*The task*.
Start with the line containing "Looking at this" and write out each line through the end of the listing, exactly as given.

*** Opening Data segment ***

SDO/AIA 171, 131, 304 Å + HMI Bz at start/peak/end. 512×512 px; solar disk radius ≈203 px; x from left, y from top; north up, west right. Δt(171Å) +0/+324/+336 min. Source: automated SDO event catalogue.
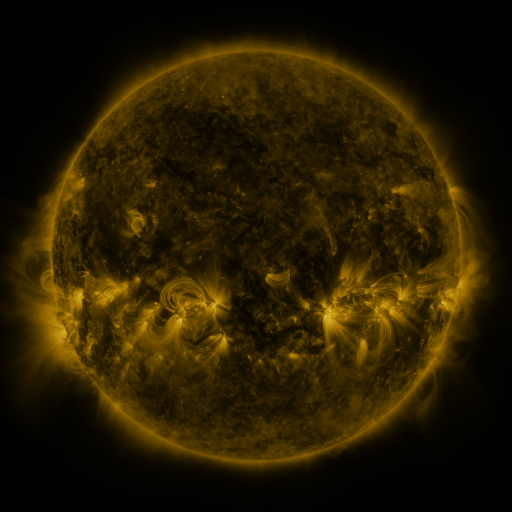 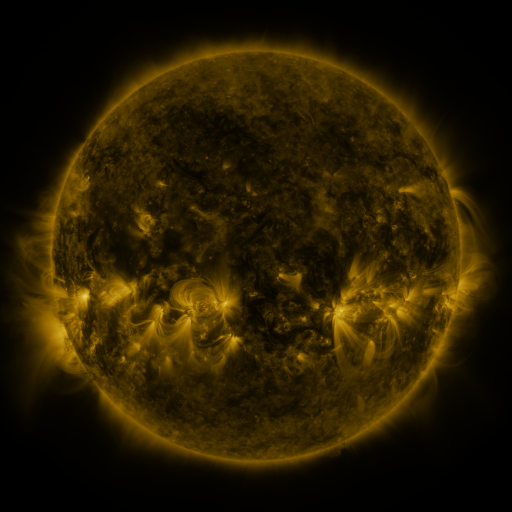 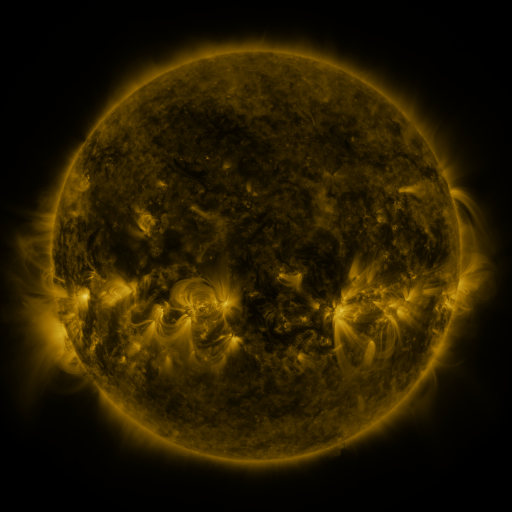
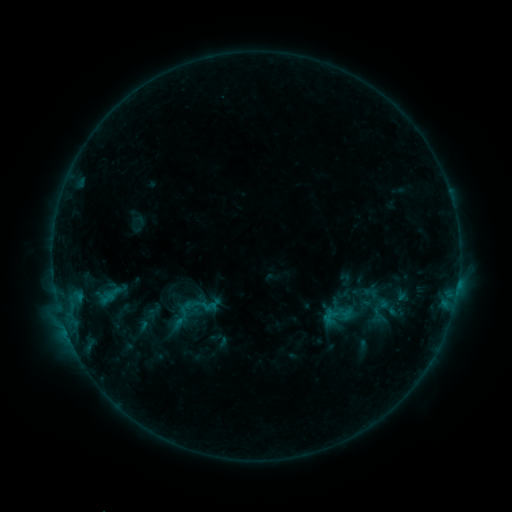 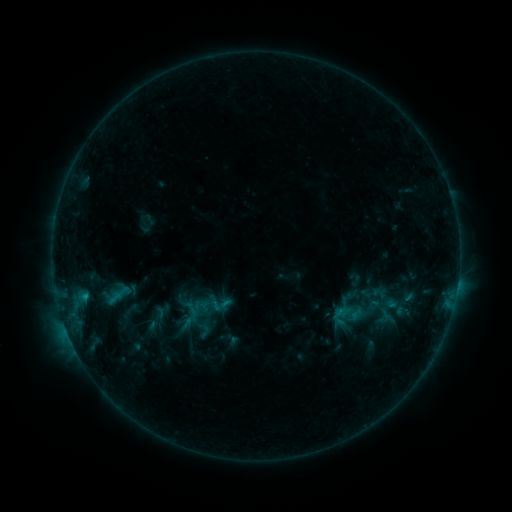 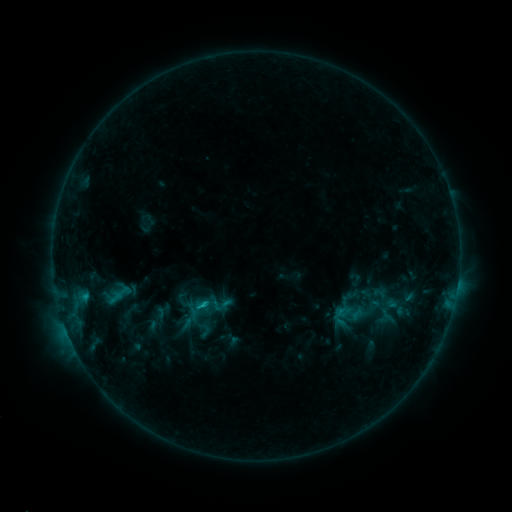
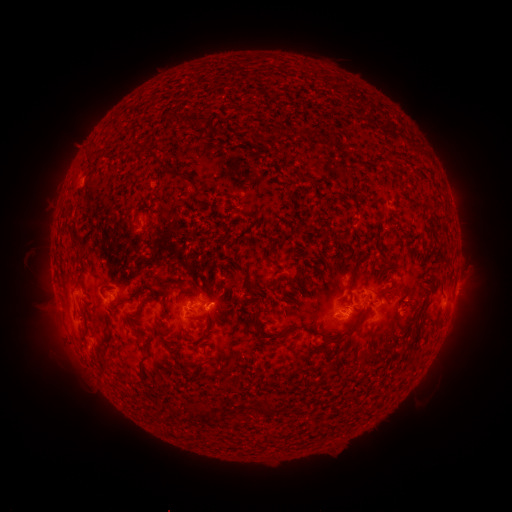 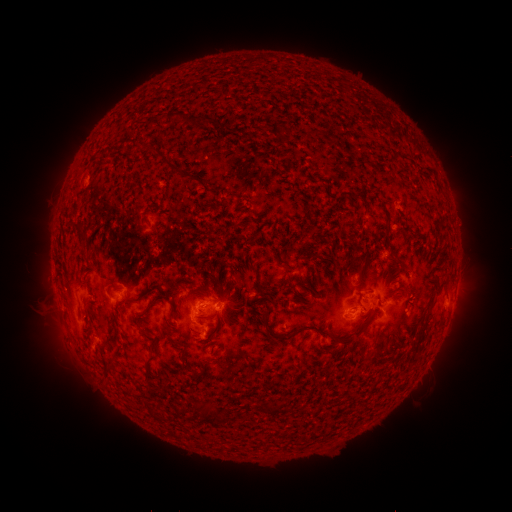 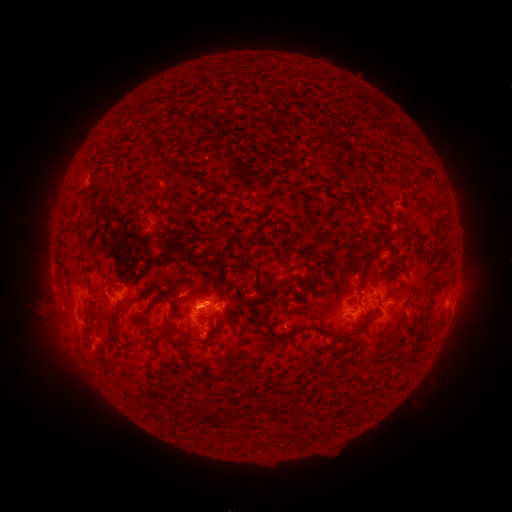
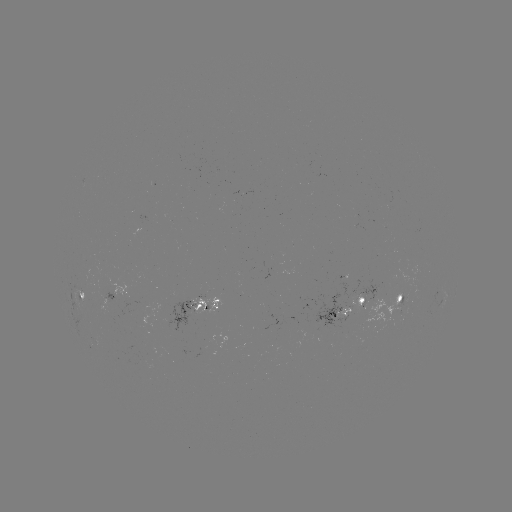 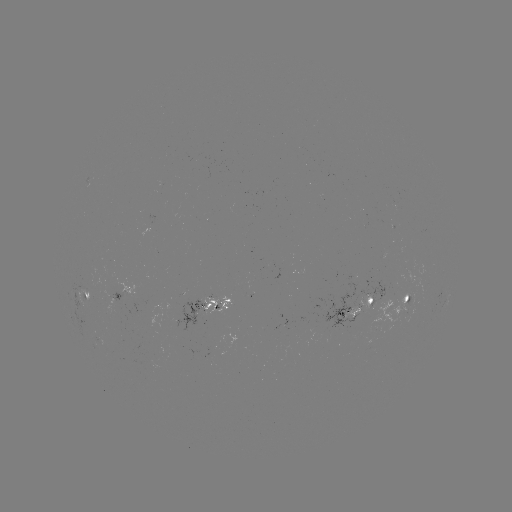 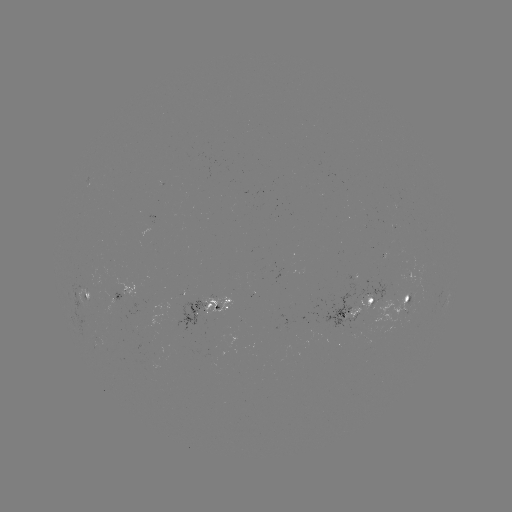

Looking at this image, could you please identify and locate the emerging-flux region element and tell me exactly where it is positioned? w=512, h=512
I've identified emerging-flux region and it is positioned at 368,297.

*** Closing Data segment ***

*Result for this task*.
Looking at this image, could you please identify and locate the emerging-flux region element and tell me exactly where it is positioned? w=512, h=512
I've identified emerging-flux region and it is positioned at 368,297.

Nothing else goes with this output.